Friedels kleines Holzpferd hab ich gefunden, halb verbrannt, auch der Russe will sich wärmen. Magda sagt, die Russen sind nicht so schlimm, sie halten die Polen im Zaum.

Magda?, höre ich dich staunend fragen. Magda ist da? In all den tantalischen Qualen hält ausgerechnet die jüngste und kleinste der Dienstboten die Stellung? Mein Lieb, es ist so. Sie ist geblieben, als die anderen gingen. Vielleicht, um einmal durch das Haus zu wandern, hocherhobenen Hauptes, in Seide und Pelz gekleidet – ich gönne es ihr aus übervollem Herz. Wohl glaubte sie, es würde nicht so schlimm … und wahrhaftig scheint der Sturm an ihr als Einziger kein Haar zerzaust zu haben.

Sie ist anders geworden. Das liebe Mädchen, das immer scheu und fleißig seine Arbeit tat, es sagt, die Zeit der Herrenmenschen sei vorüber. Wohlan, so pflichtete ich ihr bei, das wird auch wahrlich Zeit, denn mein Lebtag war ich ein Weinbauer und hab den Rücken gekrümmt, dass alle, Herr und Knecht, die fleißig arbeiten, auch fleißig essen können. Und fleißig trinken, wollte ich scherzen. Da wurde sie rot und bat mich um Verzeihung für die harschen Worte. Doch wär ich Deutscher und hätte Land besessen, wär ich ein Herr gewesen, und die Herren hingen jetzt an den Bäumen … Sie weinte, das arme Ding. Da begriff ich, dass ich sie nie wiedersehen würde, schlimmer noch, dass ich meines Versteckes nicht sicher sein könnte. Ich gab ihr deine Nadel, die mit dem funkelnden Rubin. Ich sagte ihr, es gebe noch viel mehr davon, wenn sie auch weiterhin treu sein möge, und sie versprach es. Sie gab mir ihr Wort. Ich werde diesen Brief versiegeln, und das Siegel wird sie nicht erbrechen. Also kann sie nicht erfahren, dass das alles nicht von Dauer sein wird. Möge sie sich erfreuen an ihrem neuen Stand, er wird nicht lange währen. Man hört, die Ersten, die flohen, kehren schon wieder zurück. So wird es auch mit den anderen sein, und eines Tages, mein Lieb, auch mit dir und den Kindern.

Drum sei vorbereitet. Denn vom Haus wollte ich dir schreiben. Und davon, wie es kam, dass ich, als einer der Letzten gezogen, auch einer der Letzten bin, die geschlagen und am Ende ihrer Kräfte ausharren und auf ein anderes Ende hoffen als dieses. Vielleicht bin ich der Einzige, der noch hofft.
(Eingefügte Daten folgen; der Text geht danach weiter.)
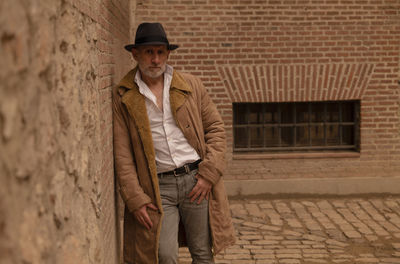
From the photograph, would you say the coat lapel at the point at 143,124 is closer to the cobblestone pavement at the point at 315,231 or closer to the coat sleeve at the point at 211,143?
the coat sleeve at the point at 211,143

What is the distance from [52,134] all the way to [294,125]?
5.56 metres

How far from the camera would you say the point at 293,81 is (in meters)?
6.43

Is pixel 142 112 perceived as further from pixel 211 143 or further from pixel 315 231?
pixel 315 231

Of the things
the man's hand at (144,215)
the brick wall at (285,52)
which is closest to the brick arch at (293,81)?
the brick wall at (285,52)

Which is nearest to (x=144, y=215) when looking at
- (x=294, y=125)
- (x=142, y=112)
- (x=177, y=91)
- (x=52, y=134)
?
(x=142, y=112)

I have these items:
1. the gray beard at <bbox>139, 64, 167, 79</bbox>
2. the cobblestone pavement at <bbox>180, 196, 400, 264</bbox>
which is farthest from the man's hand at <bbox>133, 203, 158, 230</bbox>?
the cobblestone pavement at <bbox>180, 196, 400, 264</bbox>

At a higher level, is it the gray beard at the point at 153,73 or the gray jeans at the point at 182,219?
the gray beard at the point at 153,73

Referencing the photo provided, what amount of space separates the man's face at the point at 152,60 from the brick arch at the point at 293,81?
3.45 metres

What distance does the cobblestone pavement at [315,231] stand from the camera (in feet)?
15.1

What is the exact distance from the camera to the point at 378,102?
260 inches

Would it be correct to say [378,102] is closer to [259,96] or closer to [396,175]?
[396,175]

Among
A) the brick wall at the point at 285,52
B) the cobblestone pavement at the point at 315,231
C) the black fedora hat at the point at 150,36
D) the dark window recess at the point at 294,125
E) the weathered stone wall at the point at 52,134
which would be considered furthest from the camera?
the dark window recess at the point at 294,125

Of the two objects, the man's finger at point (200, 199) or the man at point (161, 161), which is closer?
the man at point (161, 161)

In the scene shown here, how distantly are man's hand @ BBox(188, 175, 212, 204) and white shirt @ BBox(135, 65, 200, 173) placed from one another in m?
0.17
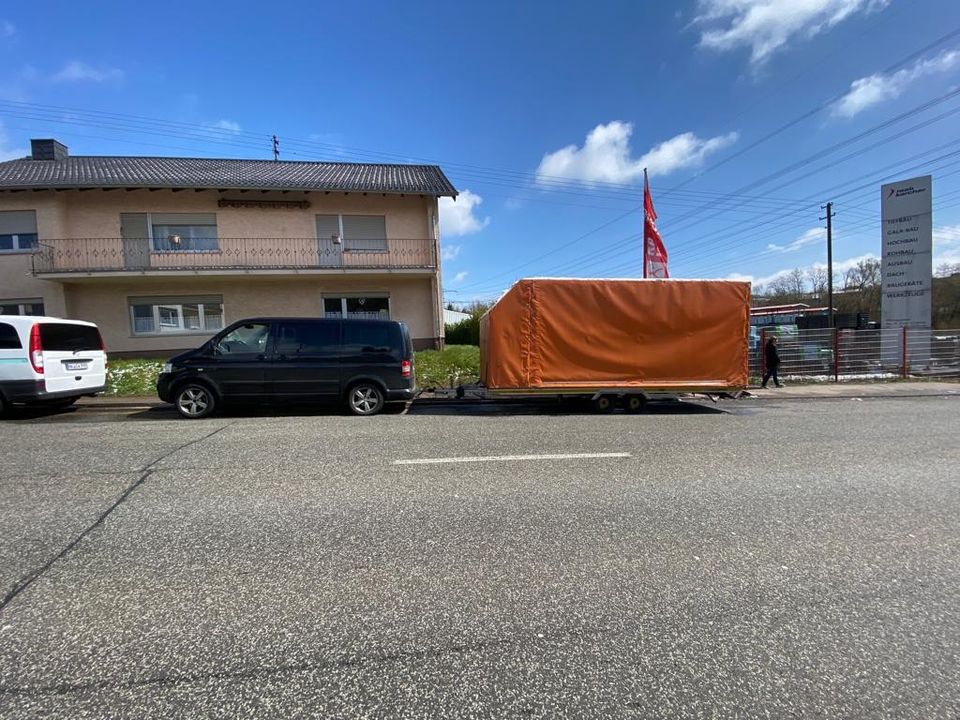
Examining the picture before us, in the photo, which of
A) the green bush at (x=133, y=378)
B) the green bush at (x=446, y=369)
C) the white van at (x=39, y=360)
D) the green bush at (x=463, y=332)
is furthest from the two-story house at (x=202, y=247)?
the white van at (x=39, y=360)

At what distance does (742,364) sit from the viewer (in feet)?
32.2

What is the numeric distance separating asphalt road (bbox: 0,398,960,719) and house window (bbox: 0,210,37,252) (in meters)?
16.6

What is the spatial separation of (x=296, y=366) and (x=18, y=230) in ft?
52.2

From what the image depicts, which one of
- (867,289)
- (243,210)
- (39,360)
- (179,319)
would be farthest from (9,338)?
(867,289)

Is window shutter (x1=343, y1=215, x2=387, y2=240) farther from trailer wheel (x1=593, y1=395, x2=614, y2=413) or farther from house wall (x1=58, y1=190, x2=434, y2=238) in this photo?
trailer wheel (x1=593, y1=395, x2=614, y2=413)

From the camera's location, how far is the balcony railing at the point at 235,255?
17594mm

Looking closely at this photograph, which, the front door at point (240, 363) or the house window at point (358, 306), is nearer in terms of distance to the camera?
the front door at point (240, 363)

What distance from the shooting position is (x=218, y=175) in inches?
774

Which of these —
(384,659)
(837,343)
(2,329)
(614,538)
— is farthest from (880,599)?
(837,343)

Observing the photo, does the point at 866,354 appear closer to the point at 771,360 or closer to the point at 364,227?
the point at 771,360

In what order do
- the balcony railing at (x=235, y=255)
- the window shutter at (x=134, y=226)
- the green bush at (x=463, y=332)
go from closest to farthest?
the balcony railing at (x=235, y=255), the window shutter at (x=134, y=226), the green bush at (x=463, y=332)

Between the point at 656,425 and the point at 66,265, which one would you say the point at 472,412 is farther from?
the point at 66,265

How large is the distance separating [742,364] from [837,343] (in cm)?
883

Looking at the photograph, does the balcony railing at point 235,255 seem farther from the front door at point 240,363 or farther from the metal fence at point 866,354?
the metal fence at point 866,354
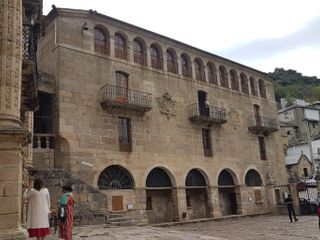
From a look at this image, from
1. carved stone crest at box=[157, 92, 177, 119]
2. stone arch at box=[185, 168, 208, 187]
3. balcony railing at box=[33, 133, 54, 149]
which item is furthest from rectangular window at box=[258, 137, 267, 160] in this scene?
balcony railing at box=[33, 133, 54, 149]

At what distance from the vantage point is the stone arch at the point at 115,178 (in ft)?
60.1

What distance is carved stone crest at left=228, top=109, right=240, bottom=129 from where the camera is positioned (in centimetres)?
2619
Dies kann nicht das Ende sein. Es darf nicht alles verloren gehen. Die Heimat, die Familie, der Weinberg, das Haus … Mir ist, als hätte ich es erst gestern verlassen, dann wieder erscheint es mir, als wären Jahrtausende über die Erde gezogen und ich wäre viel tausendfach gestorben.

Vom Haus erzählen – das gelingt mir nicht. Vor der Türschwelle bleibe ich stehen. Ich wage es nicht einzutreten, lieb Rosa lieb. Ein Scheiterhaufen im Hof, darauf verglimmt der Rest unserer Habe. Magda zerrte mich weg, Magda, die Gute, die Einzige, die noch bei mir ist … An diesem Tag noch fiel sie auf die Knie vor mir, stammelte freudige Worte, bis sie mir sagte: Flieht, flieht, solange noch Zeit ist. Sie wusste nicht, dass ich ein Fahnenflüchtiger war und der nächste Baum der meine gewesen wäre, hätte man mich aufgegriffen. Sie warnte mich auch, mich den Russen zu stellen. Den Polen schon gar nicht. Egal, was ich beschlösse, der Tod wartete auf mich, und wenn nicht der Tod, dann die Arbeitslager in Sibirien, und denen wäre der Tod vorzuziehen.

Ich muss verzeihen lernen, die Zeiten verlangen danach. Verzeihen, dass sie dein Sommerkleid trägt, das mit den gelben Margeriten, in dem ich dich noch über die Sommerwiesen laufen sehe, lachend, scherzend, im Spiel mit den Kindern, ein Bild aus anderen, versunkenen Tagen. Es steht ihr gut, unserer Magda. Sie hat Zygfryd aus Odereck schon immer sehr gemocht und will ihm damit gefallen. Sie sagt, vielleicht kann Zygfryd ein gutes Wort einlegen, dass er den Weinberg weiter führt. Sie will auch das Haus. Es reicht, mein Lieb, auf eins zu deuten, und die Leute müssen ihre Sachen packen … Ich wollte es nicht glauben, und doch, es ist die Wahrheit.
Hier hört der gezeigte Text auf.